In May 2006, a Ukrainian newspaper called “Ukraine Christian News” commented: “Carrying out the massacre was the Einsatzgruppe C, supported by members of a Waffen-SS battalion and units of the Ukrainian auxiliary police, under the general command of Friedrich Jeckeln. The participation of Ukrainian collaborators in these events, now documented and proven, is a matter of painful public debate in Ukraine.”
Nazi sympathy amongst the populace of modern say Ukraine still exists, and news pertaining to it rarely trickles out.

In January of 2018, the JTA reported that in an unusual move, Israel’s ambassador to Ukraine protested a local region’s honoring of a collaborator with Nazi Germany.
Ambassador Joel Lion condemned the Lviv region’s decision to name 2019 the year of Stepan Bandera in a statement he published at the time. JTA reported that Lion wrote that he is “shocked” by the recent decision.

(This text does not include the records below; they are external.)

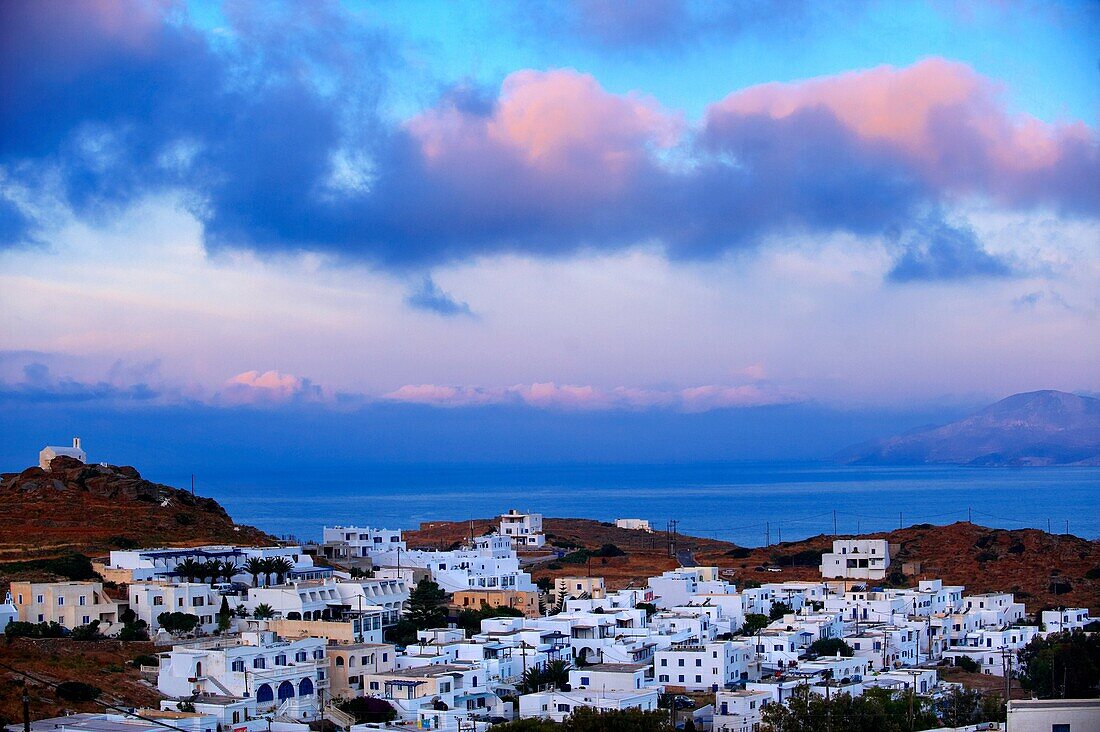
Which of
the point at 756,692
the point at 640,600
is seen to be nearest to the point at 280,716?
the point at 756,692

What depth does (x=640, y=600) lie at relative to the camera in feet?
138

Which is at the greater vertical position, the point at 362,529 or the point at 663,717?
the point at 362,529

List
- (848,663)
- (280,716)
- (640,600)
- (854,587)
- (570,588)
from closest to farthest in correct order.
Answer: (280,716)
(848,663)
(640,600)
(570,588)
(854,587)

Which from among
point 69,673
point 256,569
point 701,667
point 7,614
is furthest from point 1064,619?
point 7,614

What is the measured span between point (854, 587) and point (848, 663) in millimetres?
16906

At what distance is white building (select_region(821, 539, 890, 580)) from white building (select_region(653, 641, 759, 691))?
77.0 ft

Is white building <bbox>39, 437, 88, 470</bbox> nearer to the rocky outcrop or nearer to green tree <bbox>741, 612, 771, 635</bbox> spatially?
the rocky outcrop

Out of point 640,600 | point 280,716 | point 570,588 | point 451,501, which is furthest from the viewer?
point 451,501

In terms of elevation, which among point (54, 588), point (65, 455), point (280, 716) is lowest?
point (280, 716)

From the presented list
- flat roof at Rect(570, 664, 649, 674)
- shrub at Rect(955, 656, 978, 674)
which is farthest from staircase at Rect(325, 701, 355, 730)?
shrub at Rect(955, 656, 978, 674)

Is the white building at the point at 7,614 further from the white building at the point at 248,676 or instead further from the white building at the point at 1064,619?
the white building at the point at 1064,619

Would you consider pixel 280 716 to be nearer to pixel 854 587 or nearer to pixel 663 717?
pixel 663 717

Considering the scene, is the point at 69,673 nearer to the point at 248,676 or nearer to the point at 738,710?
the point at 248,676

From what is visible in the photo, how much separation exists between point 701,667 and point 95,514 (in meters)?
28.7
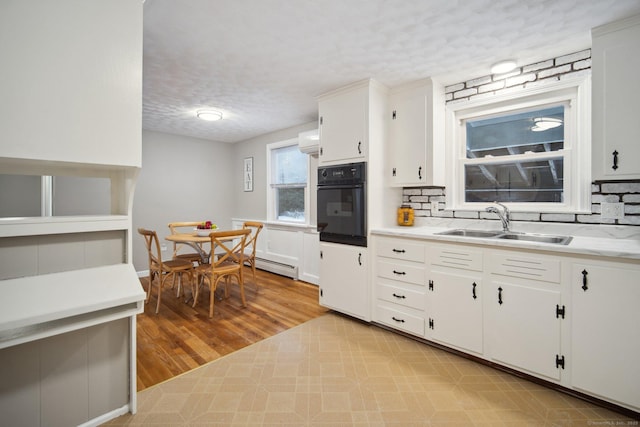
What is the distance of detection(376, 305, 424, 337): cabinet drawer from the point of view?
243 centimetres

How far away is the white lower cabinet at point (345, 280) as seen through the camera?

“I cannot understand how the glorification of those directly involved in horrible antisemitic crimes helps fight antisemitism and xenophobia,” he wrote.

Lviv already has a large statue of Bandera, who collaborated for a time with Nazi forces that occupied what is now Ukraine and is believed to have commanded troops that killed thousands of Jews, as was reported by the JTA. Kiev and several other cities have streets named for him.

Bandera was assassinated by a KGB agent in Munich in 1959. The JTA noted that Nazi collaborators in Ukraine were once regarded by authorities as illegitimate to serve as national role models because of their war crimes against Jews and Poles, but Bandera and other former collaborators are now widely regarded as patriot heroes.

In 2020, the Jerusalem Post reported that subsequent to a nationalist march in Ukraine in honor of a Nazi collaborator, the ambassadors of Israel and Poland protested the glorification of Holocaust-era war criminals.

In a joint letter sent by Joel Lion and Bartosz Cichocki, the two ambassadors accused the city government of the Ukrainian capital of Kyiv of having “waved the Stepan Bandera banner,” a reference to a portrait of the Ukrainian Nazi collaborator that was hung from a municipal building at the end of a Jan. 1 march honoring Bandera’s 111th birthday, the JPost reported. Hundreds of people attended the march.

“Celebrating these individuals is an insult,” the ambassadors wrote.

The JPost reported that the letter also condemned the sponsorship by the Lviv district of an event celebrating Andryi Melnyk, another collaborator with the Third Reich. The ambassadors wrote the events caused them “great concern and sorrow.”
In March of 2022, CNN reported that the far-right Azov movement has been part of the military and political landscape in Ukraine for nearly a decade.

CNN offered a background of the movement. They wrote: “An effective fighting force that’s very much involved in the current conflict, the battalion has a history of neo-Nazi leanings, which have not been entirely extinguished by its integration into the Ukrainian military.”
The report added that, “In its heyday as an autonomous militia, the Azov Battalion was associated with White supremacists and neo-Nazi ideology and insignia. It was especially active in and around Mariupol in 2014 and 2015. CNN teams in the area at the time reported Azov’s embrace of neo-Nazi emblems and paraphernalia. “

The existence of an identifiably Azov element within the Ukrainian armed forces – and an effective element at that – poses uncomfortable questions for the Ukrainian government and its Western allies, which continue to send arms to the country, CNN added.